[Currents headergraphic]

January 11, 1999

Making the News

Ronnie Lipschutz of politics stepped up to the microphone, and the camera, to comment for KSBW-TV on the timing of the air strikes against Iraq and the then-pending impeachment hearings in the House of Representatives. . . . Wendy Mink was also keeping tabs on the developments, writing an op-ed in favor of impeachment that appeared on the San Jose Mercury News Web site, Mercury Center.

An article in the San Francisco Examiner about the many strange moons of Jupiter featured the work of Gary Glatzmaier, professor of earth sciences, who has described the weirdly shaped magnetic field of the moon "Io."

Psychology's Craig Haney was interviewed by the San Francisco Chronicle for a story about conditions in Colorado's "supermax" prison, where the nation's "worst of the worst" prisoners are held.

Five graduate students in environmental studies penned an opinion piece that appeared in the San Francisco Chronicle, berating the Clinton administration for its undermining of the Endangered Species Act. Lead author Melanie Bojanowski was joined by Angie Shelton, Chris Wilcox, Jonathan Scheuer, and Kim Heinemeyer.

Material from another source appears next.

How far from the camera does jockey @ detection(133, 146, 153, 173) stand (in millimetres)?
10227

Ontario's Inland Valley Daily Bulletin did a lengthy story recently about the changes occurring in that city as the Latino population grows. Among its sources was Manuel Pastor of Latin American and Latino studies, who noted that city leaders can either recognize the transformation or resist change and force "a conflict of leadership."

UCSC's involvement in a research consortium funded by the semiconductor industry and the federal government to develop the next generation of computer chip technology was covered in articles in the San Jose Mercury News, the Los Angeles Times, and the Hayward Review.

Librarian Alan Ritch and several others (including the venerable Tap-it Brothers, Click and Clack) received thanks in the Christmas day column of San Francisco Chronicle columnist Jon Carroll for the help they gave him in putting together his diabolically difficult annual Christmas Quiz. In Ritch's case, he provided Carroll with information he devised originally for a quiz on roses, used last year as part of an exhibit of books at McHenry Library.

UCSC's computerized narrative evaluations were the subect of a front-page article in the Santa Cruz County Sentinel. To get a variety of perspectives, the reporter talked to staff member Julie Reiner, professors Mark Traugott and George Brown, undergrads Nicole Silva and Robert Culbertson, and grad student Grey Hayes.